Saturday, October 17, 2015

"We believe [the Feds] committed a crime."

"Larceny and fraud are the ones that spring to mind. Though we suspect a good prosecutor could tag them with counterfeiting and embezzlement, too. Throw in money laundering, conspiracy, and jaywalking – now you’re looking at 10 to 20 in the big house.

The essence of larceny is taking something that doesn’t belong to you without permission. Imagine the poor retiree. He has saved his money all his life. Now, in his twilight years, is he not entitled to his recompense?

But instead of earning a decent rate on his savings, he gets the ultra-low rate that is fiddled by the feds.
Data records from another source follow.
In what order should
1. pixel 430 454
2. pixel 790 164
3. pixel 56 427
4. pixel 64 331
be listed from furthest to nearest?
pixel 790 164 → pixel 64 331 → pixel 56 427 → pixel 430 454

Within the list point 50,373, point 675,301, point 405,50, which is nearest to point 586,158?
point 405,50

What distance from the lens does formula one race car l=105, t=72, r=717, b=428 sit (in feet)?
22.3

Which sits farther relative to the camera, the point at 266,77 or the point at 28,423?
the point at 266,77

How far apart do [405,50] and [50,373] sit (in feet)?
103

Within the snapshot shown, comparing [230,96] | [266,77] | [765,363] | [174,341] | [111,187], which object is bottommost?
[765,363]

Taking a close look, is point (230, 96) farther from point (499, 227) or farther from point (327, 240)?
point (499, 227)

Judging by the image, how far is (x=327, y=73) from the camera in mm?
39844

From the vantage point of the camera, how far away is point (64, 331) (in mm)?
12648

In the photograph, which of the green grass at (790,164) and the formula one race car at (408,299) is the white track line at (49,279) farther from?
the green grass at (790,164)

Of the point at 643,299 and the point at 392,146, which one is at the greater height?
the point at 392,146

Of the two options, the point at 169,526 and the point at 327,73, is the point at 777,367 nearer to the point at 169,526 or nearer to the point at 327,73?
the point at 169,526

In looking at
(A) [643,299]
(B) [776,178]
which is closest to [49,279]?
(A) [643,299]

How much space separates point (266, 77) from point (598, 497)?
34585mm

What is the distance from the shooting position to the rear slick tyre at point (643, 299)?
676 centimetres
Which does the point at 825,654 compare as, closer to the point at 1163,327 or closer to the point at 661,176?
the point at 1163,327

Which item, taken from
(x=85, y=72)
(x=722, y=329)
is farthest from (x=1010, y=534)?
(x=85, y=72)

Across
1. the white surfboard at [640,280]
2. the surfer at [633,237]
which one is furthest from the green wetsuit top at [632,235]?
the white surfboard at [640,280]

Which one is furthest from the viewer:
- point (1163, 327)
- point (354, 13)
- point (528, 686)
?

He gets almost nothing. This is not just an abstract point to be argued by economists. It is theft.

Think of the aging person who had $100,000 saved in 2007. If he had earned 4% a year on his money, he would have earned $28,000 in interest since then. But if he got only 1% (or less), he would be short $21,000.

What happened to it?

Who took it?

There are two parties to robbery – the taker and the takee. We have seen what happened to the victims. They are too busy picking through trash bins to go to the Walmart website. But what about the takers?

They are busy too – lobbying… eating foie gras and caviar… and offering to save the world with increasingly radical monetary policies. They are, of course, those who pay net interest, not those who earn it.

The U.S. federal government is the biggest debtor in the world (in terms of the total dollar amount owed).

Who gained the most from the federales’ policy?

The federales themselves.

And who else?

The cronies, of course – Wall Street and corporate America. They were rich before the massive intervention began in 2008.
Now, they are much richer.

...The first thing we would undo is the Fed’s control of the financial system.

Let takees get the interest they are entitled to.

And let the takers get what they’ve got coming to them.